Ficam : Le temps d’une projection avec les enfants de l’ancienne médina de la cité ismaélite

Ficam : Le temps d’une projection avec les enfants de l’ancienne médina de la cité ismaélite

Si certains estiment que les enfants habitant l’ancienne médina ne s’intéressent pas au cinéma, ils se trompent.

La projection, samedi dernier à la somptueuse salle Foundouk El Henna au fin fond de l’ancienne médina de la capitale ismaélitée, d’un film animé prouve le contraire lors du 17ème Festival international du cinéma d’animation de Meknès (Ficam). Un événement qui se tient, pour la première fois sous le Haut patronage de SM le Roi Mohammed VI, jusqu’au 21 mars.

Une vive interaction avec le film

Il est 14h50. Les enfants attendent déjà le lancement de la projection prévue dans le programme de ce jour du festival initié par la Fondation Aicha en partenariat avec l’Institut français de Meknès. Entre-temps, ils animent, à eux seuls, les lieux. Dix minutes par la suite, deux animatrices apparaissent pour annoncer le film. Après quelques imprévus techniques, surmontés dans l’immédiat, le choix ultime se porte sur le long-métrage «Minga et la cuillère cassée» du réalisateur camerounais Claye Edou. Dès que la musique joviale du film a été activée, les poussins n’ont cessé d’interagir avec celle-ci. Ils ont réservé le même traitement aux propos du personnage principal de cette œuvre. Ainsi, à chaque fois que celui-ci prononce «go, go, go…», les enfants répétaient la même chose après. Une expression que la fillette orpheline «Minga» lançait, à chaque fois, face à un danger dans une forêt où elle s’est retrouvée après avoir été chassée  par sa belle-mère pour chercher une cuillère cachée par sa défunte mère. Là où elle trouve également l’amour.

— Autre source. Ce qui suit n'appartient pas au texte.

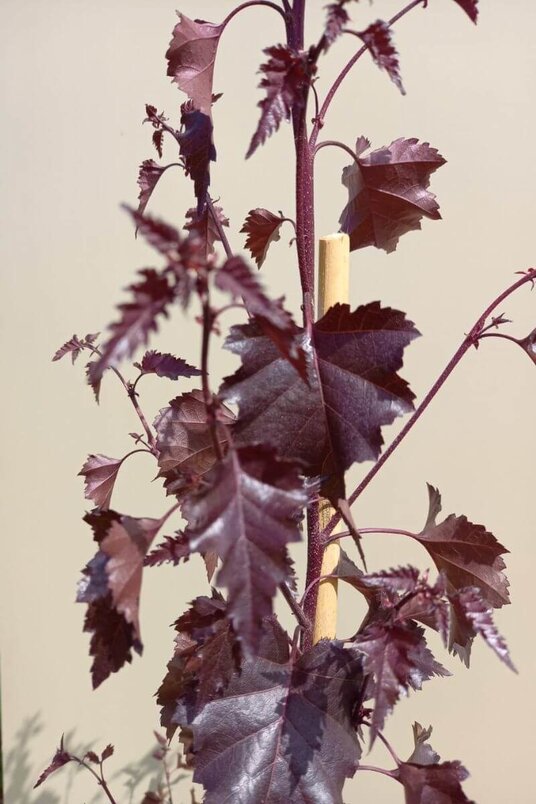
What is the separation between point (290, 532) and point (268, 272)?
812mm

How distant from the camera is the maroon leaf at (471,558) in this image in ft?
1.84

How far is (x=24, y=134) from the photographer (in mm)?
1120

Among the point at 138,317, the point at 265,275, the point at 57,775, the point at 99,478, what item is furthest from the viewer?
the point at 57,775

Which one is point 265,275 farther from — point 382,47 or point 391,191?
point 382,47

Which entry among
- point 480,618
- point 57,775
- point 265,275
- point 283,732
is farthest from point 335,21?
point 57,775

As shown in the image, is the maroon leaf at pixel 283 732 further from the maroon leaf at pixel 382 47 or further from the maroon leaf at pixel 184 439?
the maroon leaf at pixel 382 47

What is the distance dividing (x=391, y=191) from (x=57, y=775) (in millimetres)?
1388

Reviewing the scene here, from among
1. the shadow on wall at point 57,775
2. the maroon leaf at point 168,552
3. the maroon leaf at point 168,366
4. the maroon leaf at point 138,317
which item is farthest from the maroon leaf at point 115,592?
the shadow on wall at point 57,775

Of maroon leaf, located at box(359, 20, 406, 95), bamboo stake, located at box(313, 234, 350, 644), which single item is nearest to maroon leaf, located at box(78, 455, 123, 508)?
bamboo stake, located at box(313, 234, 350, 644)

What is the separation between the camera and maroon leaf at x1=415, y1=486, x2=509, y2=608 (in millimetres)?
561

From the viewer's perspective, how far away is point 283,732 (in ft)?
1.62

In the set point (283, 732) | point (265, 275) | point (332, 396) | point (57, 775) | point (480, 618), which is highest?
point (265, 275)

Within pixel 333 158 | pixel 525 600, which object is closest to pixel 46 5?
pixel 333 158

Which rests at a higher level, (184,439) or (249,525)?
(184,439)
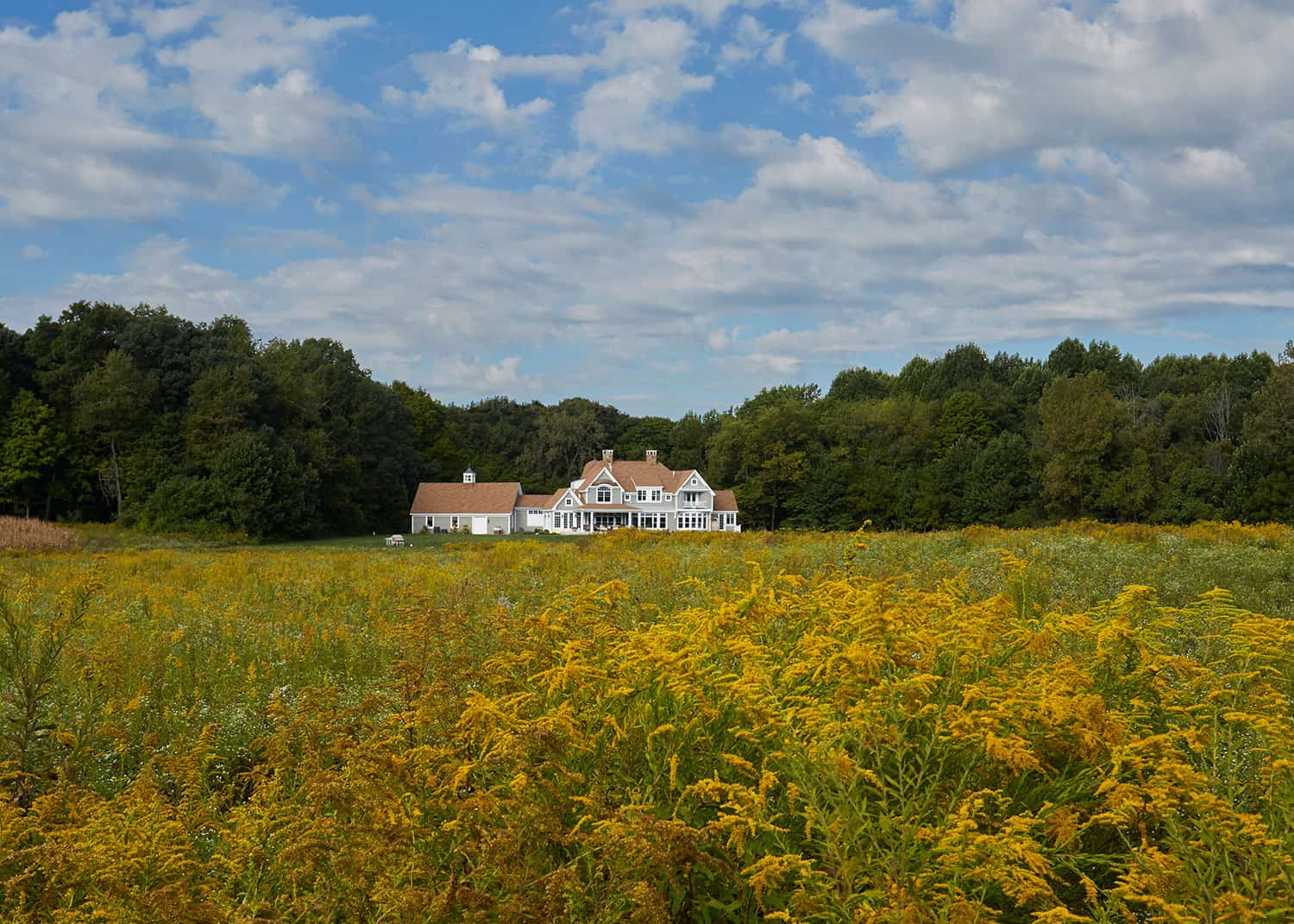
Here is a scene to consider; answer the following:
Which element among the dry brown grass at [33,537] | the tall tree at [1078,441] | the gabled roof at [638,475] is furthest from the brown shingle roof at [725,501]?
the dry brown grass at [33,537]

Le tout étant jalonné d’aventures qui ont, de plus, suscité l’interaction du petit public, présent à la projection, qui n’a pas manqué d’exprimer son ébahissement à la vue, entre autres, d’un grand dinosaure au bec grand ouvert ou d’un lion qui court après la fillette sur le grand écran. Des réactions qui ont incité un responsable de la salle à intervenir.

Des «chuuuuut» pour de l’ordre

Les ébahissements de certains chérubins n’ont pas laissé le responsable indifférent. Ainsi, il a séparé les enfants turbulents de ceux sages afin de permettre à ceux-ci de mieux suivre l’intrigue. Une telle démarche a contribué à faire régner un certain silence sur la salle. Entre-temps, un public adulte afflue dans les lieux. Histoire d’attendre les enfants, d’imposer le respect à ceux-ci et de profiter un peu de la projection jusqu’à la fin. Un dénouement heureux, suivi avec intérêt par les publics petit et adulte et vivement applaudi par les deux. Interrogé à la fin de la projection sur le point intéressant de cette œuvre, l’enfant Ahmed indique: «J’ai surtout apprécié les personnages». Quant à la petite Chaimae, elle dit naïvement avoir aimé «tout» le film. Des propos qui expriment le bonheur des enfants quant à cette projection dont l’entrée est sans droits.

Du cinéma gratuit

Comme le précise Mohamed Beyoud, directeur artistique du festival, «L’accès est gratuit». Il rappelle également que le projet du Ficam a commencé dans la médina de Meknès et à l’institut français. L’objectif étant, entre autres, de sortir des murs de l’institut. «Avec la Fondation Aicha, notre ambition est de toucher le plus large public possible», enchaîne-t-il. D’après ses dires, ces projections cartonnent en rappelant qu’un appui est également fait sur le tissu associatif qui travaille au sein de cette salle, qui est un centre interculturel. Il évoque également le déplacement à cet endroit de réalisateurs accueillis en ouverture du festival à l’instar d’Eric Goldberg et de Peter Lord.  «Il y a eu de très beaux moments d’émotion dans ce lieu particulièrement», poursuit le directeur artistique. En effet, le partage de ces instants avec les enfants de la médina procure un grand plaisir. Il suffit d’y aller pour l’éprouver!.